You didn't ask for responses but then again, you didn't ask for no responses, so...

I realized I that I actually was an alcoholic two weeks into treatment when they passed out a handout with the Jellinek Curve on it. I had been sober for three weeks at that time, the longest I had been sober in over twenty years. I was definitely starting to have the thoughts like "see, I haven't had a drink in three weeks, I really can stop any time I want to." But as I sat there in the room full of people who I was sure were far worse than I was even though I had been drinking just about every morning for the past year because I was afraid to leave the house sober, the smallest moment of clarity happened and I followed the path down that chart all the way to the bottom of the curve, seeing that everything on it applied to me. Applied to me, not to some other person, not to some idea I had of what a real alcoholic was, but to me. I was an alcoholic.

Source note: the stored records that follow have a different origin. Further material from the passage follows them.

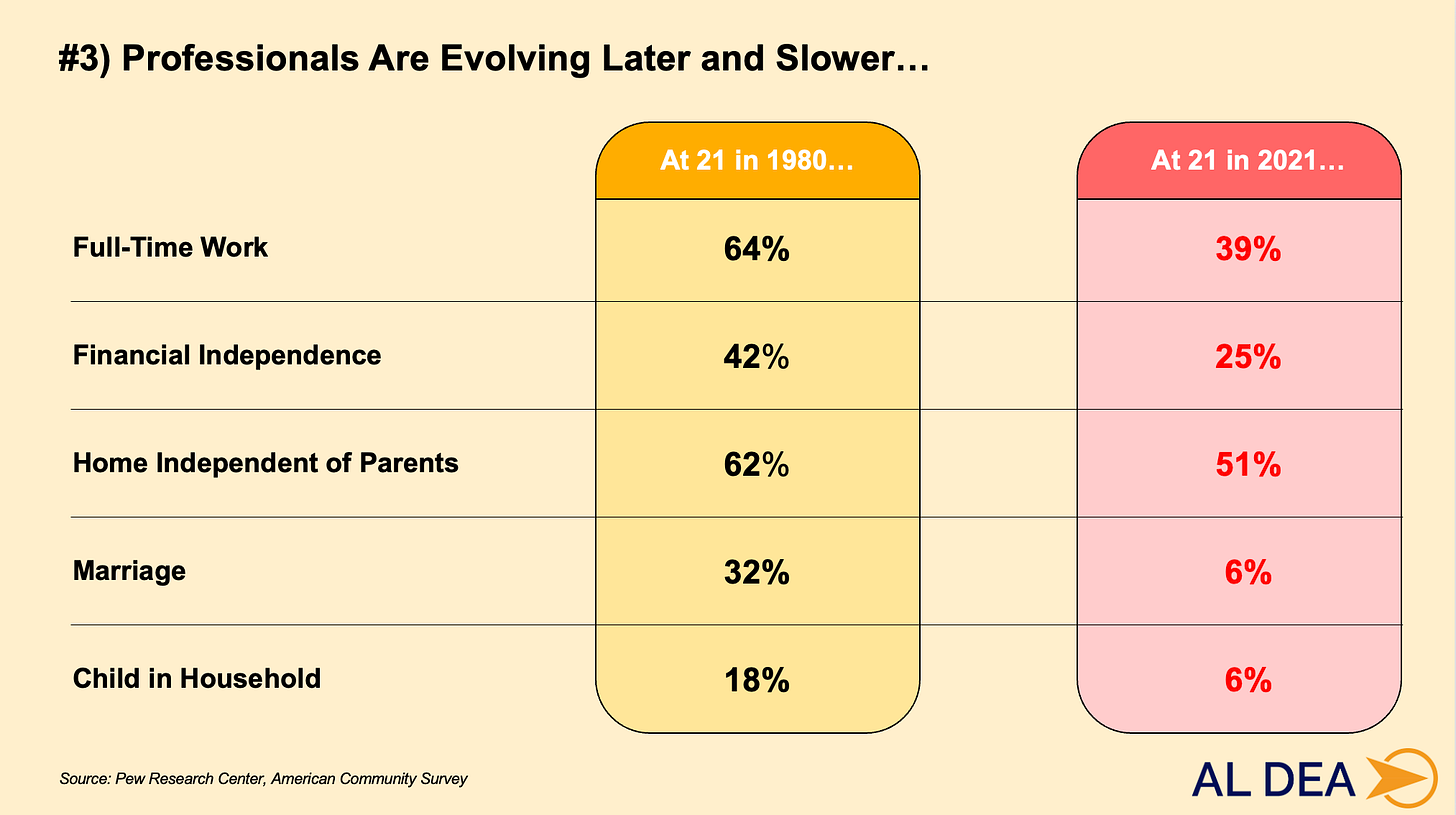 #3) Professionals Are Evolving Later and Slower…

| | At 21 in 1980… | At 21 in 2021… |
|---|---|---|
| Full-Time Work | 64% | 39% |
| Financial Independence | 42% | 25% |
| Home Independent of Parents | 62% | 51% |
| Marriage | 32% | 6% |
| Child in Household | 18% | 6% |

Source: Pew Research Center, American Community Survey

AL DEA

It didn't take too long after for the denial machine in my head to start back up, but I was unable to forget that minute in time when I knew for sure I was an alcoholic. I think what really hit me after that was the old chestnut that alcoholism/addiction is a disease that tries to convince you that you don't have it. I began to see every thought I had about not being an alcoholic, about being able to have just one now and then, in that light. I realized that I was not going to be able to prove I wasn't an alcoholic by drinking.

Can you recover all by yourself without meetings and labels? I am pretty sure people do it everyday. But the thing is, it's not worth more if you do it all by yourself. I believe it might be harder to do it all by yourself but I didn't go that way, so I don't really know. I do know that people who recover all by themselves generally don't walk around with signs that say "I recovered from alcoholism all by myself, ask me how!" So, if you do it all by yourself, you really will be doing it all by yourself.

As far as labels go, I wear one that says "alcoholic" on it today. But I wore that label for years before I could see it and now that I can see it, it's not nearly so obvious to others. In fact, people who didn't know me seven years ago probably don't even know. Here's another label from the other end of the Jellinek curve, after it reaches the bottom and starts back up showing the stages of recovery:
"Enlightened and interesting way of life opens up with road ahead to higher levels than ever before."